● Supplied records

--

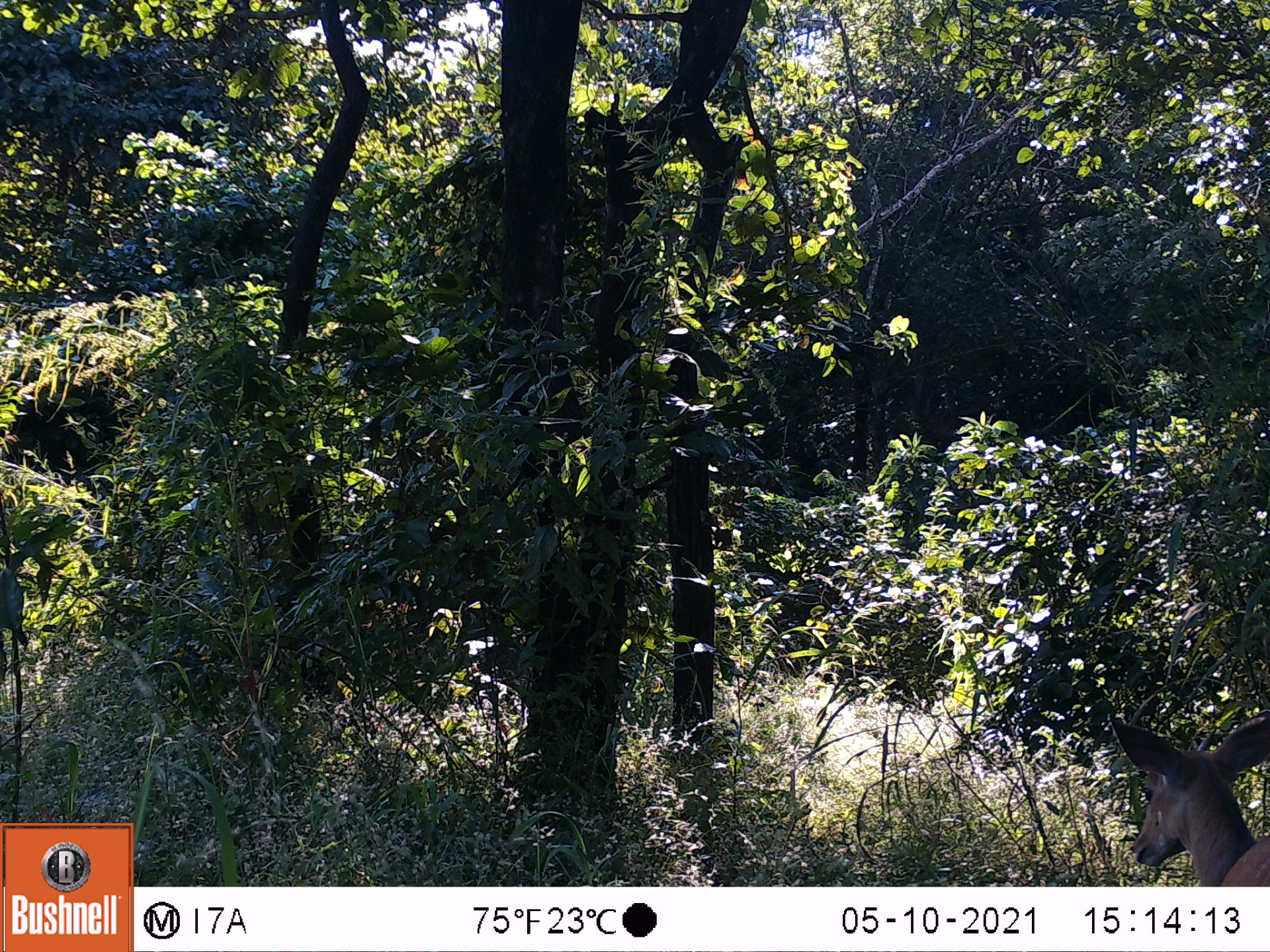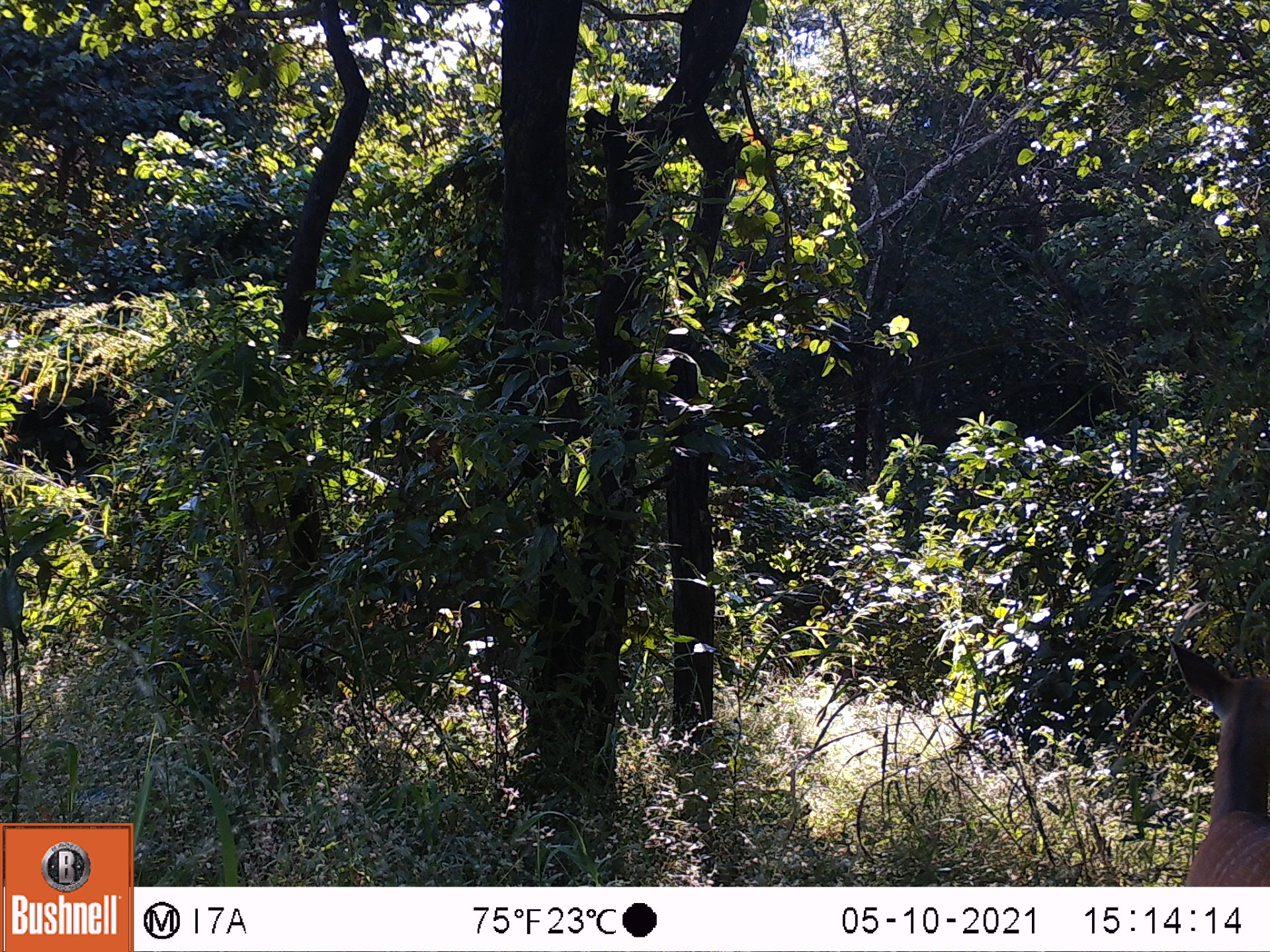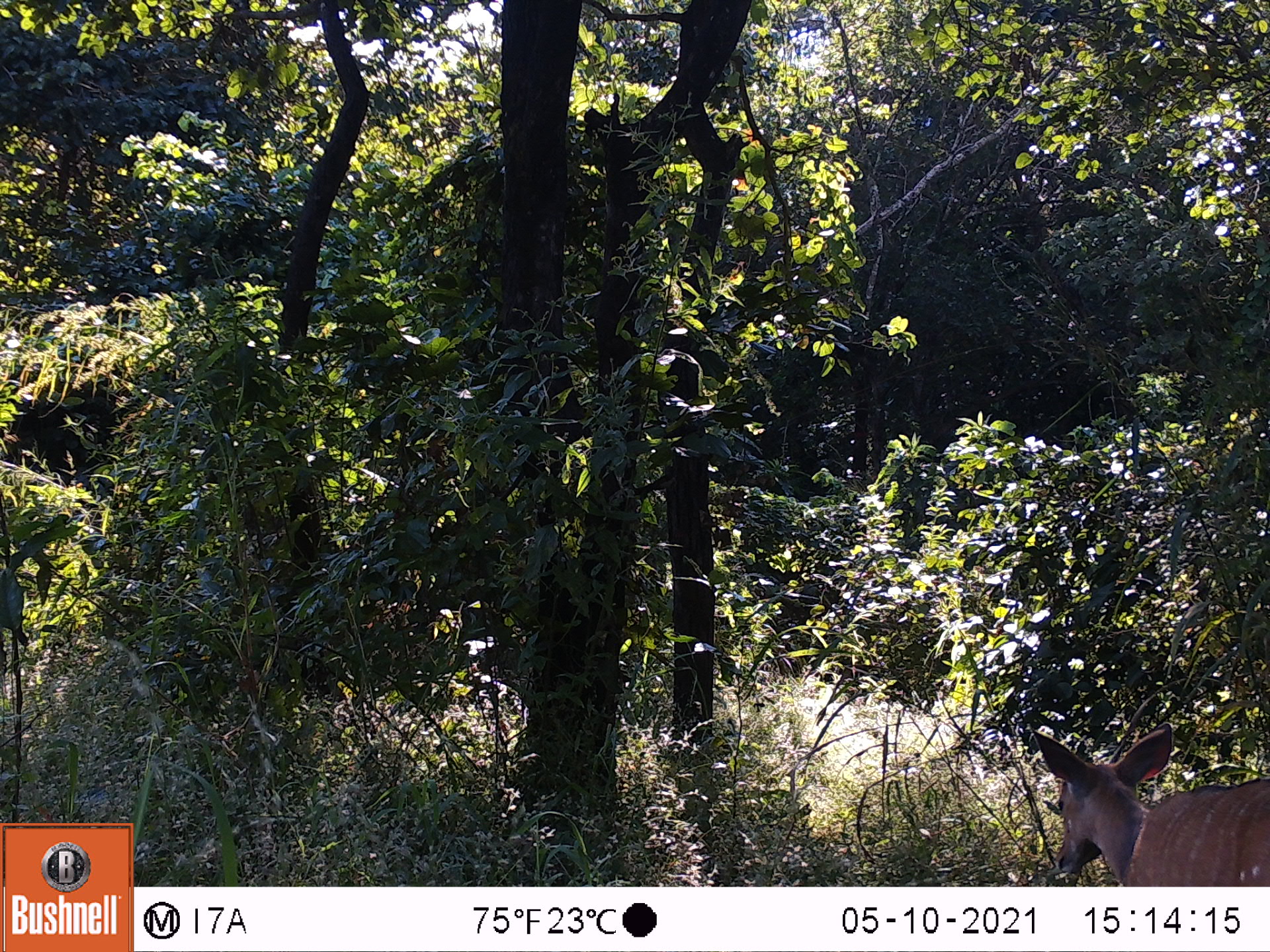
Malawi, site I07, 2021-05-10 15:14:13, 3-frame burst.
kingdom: Animalia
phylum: Chordata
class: Mammalia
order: Artiodactyla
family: Bovidae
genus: Tragelaphus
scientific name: Tragelaphus sylvaticus sylvaticus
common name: cape bushbuck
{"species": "cape bushbuck (Tragelaphus sylvaticus sylvaticus)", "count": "1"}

--

● About this exercise
An exact copy of the records above is needed, with the pictures removed.

● Completed task
Malawi, site I07, 2021-05-10 15:14:13, 3-frame burst.
kingdom: Animalia
phylum: Chordata
class: Mammalia
order: Artiodactyla
family: Bovidae
genus: Tragelaphus
scientific name: Tragelaphus sylvaticus sylvaticus
common name: cape bushbuck
{"species": "cape bushbuck (Tragelaphus sylvaticus sylvaticus)", "count": "1"}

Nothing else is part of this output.